- ACTIVITY LIST
1. According to the co-op article, what made the scam possible? Answer in one to three sentences.
2. From the co-op article, output the passage starting at "As New York" and ending at "Kennedy International Airport.", reproducing it word for word.
3. Condense the paragraph of the co-op article that begins "Buonpastore's right-hand woman" into a shorter version that keeps its main facts.

- PROVIDED PASSAGE
#####
As New York real estate scams go, this one was not staggeringly lucrative, but it gets bonus points for creativity and audacity. It was a scam made possible by the fact that, for years, the Lindenwood Village (Section D) co-op in Howard Beach, Queens, was run like a personal fiefdom by the board’s vice president, Ellen Buonpastore.
“Because no one did anything, Ellen stepped up and did everything” was how Howard Weber, then the board’s attorney, justified Buonpastore’s running of the 146-unit co-op, also known as the Dorchester I and II, and located in two six-story buildings not far from John F. Kennedy International Airport.
Buonpastore’s right-hand woman was the co-op’s office manager, Joan Ujazdowski. They were a formidable duo. When Howard Thompson, muckraking host of WPIX-TV’s Help Me, Howard show, paid a visit to Lindenwood Village to investigate delays in an elevator repair job, he was shouted out of the lobby by the two women. Ujazdowski advised him, in unambiguous Anglo-Saxon language, to “Go f**k yourself! Get outta my face! Get outta my face! Get outta my face! You’re a piece of garbage!”
#####
- DATASET SECTION

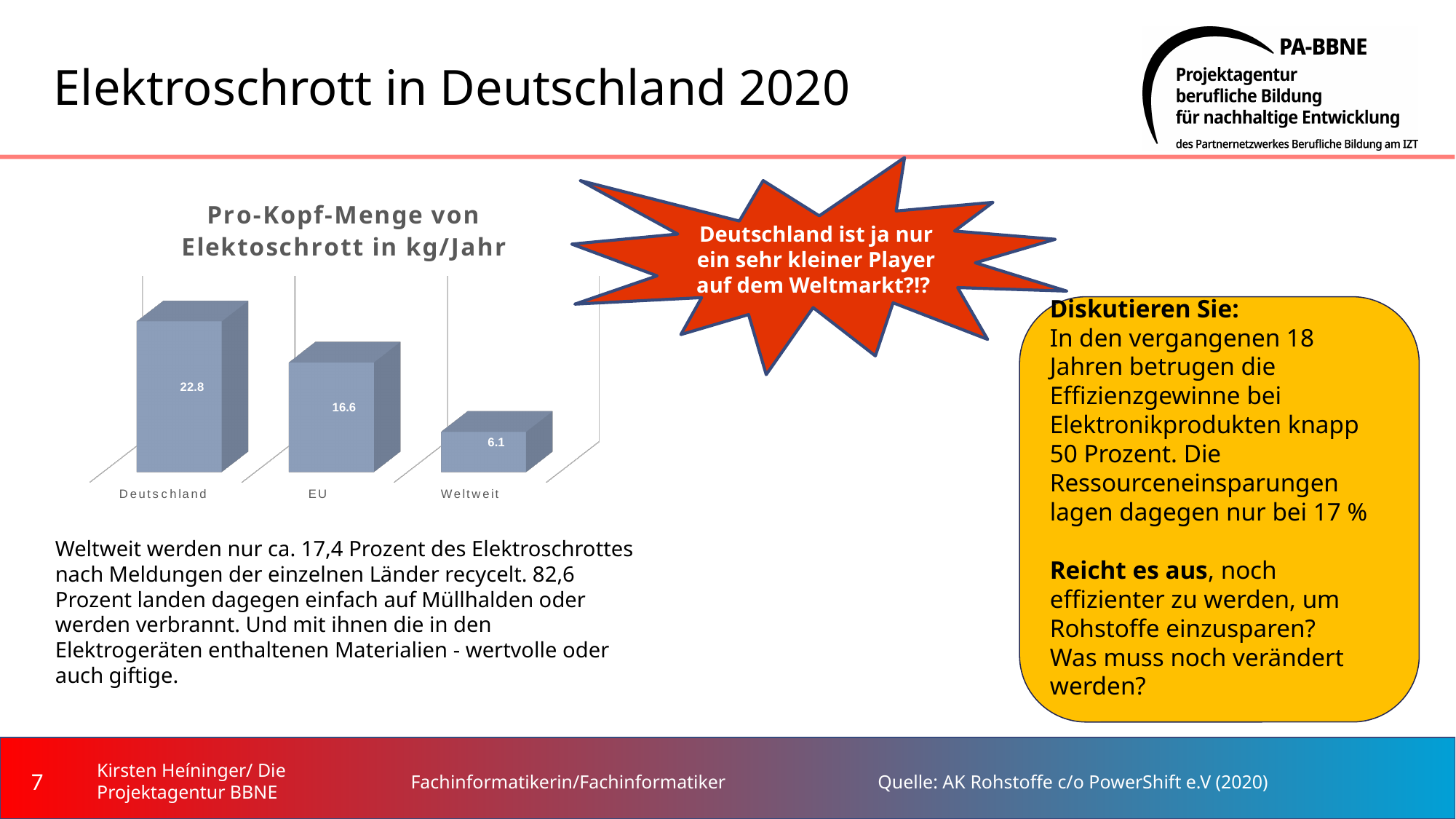
Which category has the highest value in the chart? Deutschland What is the title of the chart? Pro-Kopf-Menge von Elektoschrott in kg/Jahr How many categories are shown in the chart? 3 What is the value for Deutschland in the chart? 22.8 What is the value for EU in the chart? 16.6 Which category has the lowest value in the chart? Weltweit What kind of chart is shown on the slide? bar chart Do the values rise or fall from left to right across the categories? fall What is the difference between the values for Deutschland and EU? 6.2 What is the value for Weltweit in the chart? 6.1 What is the difference between the values for EU and Weltweit? 10.5 Which is larger, the value for EU or the value for Weltweit? EU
#####
- RESPONSES FOR EACH TASK
1. The scam was possible because, for years, the board's vice president, Ellen Buonpastore, ran the Lindenwood Village (Section D) co-op in Howard Beach, Queens, like a personal fiefdom.

2.
As New York real estate scams go, this one was not staggeringly lucrative, but it gets bonus points for creativity and audacity. It was a scam made possible by the fact that, for years, the Lindenwood Village (Section D) co-op in Howard Beach, Queens, was run like a personal fiefdom by the board’s vice president, Ellen Buonpastore.
“Because no one did anything, Ellen stepped up and did everything” was how Howard Weber, then the board’s attorney, justified Buonpastore’s running of the 146-unit co-op, also known as the Dorchester I and II, and located in two six-story buildings not far from John F. Kennedy International Airport.

3. Joan Ujazdowski, the co-op's office manager, was Buonpastore's right-hand woman, and the two made a formidable pair. When Howard Thompson, host of WPIX-TV's Help Me, Howard, came to Lindenwood Village to investigate delays in an elevator repair, the two women shouted him out of the lobby. Ujazdowski cursed at him and called him "a piece of garbage."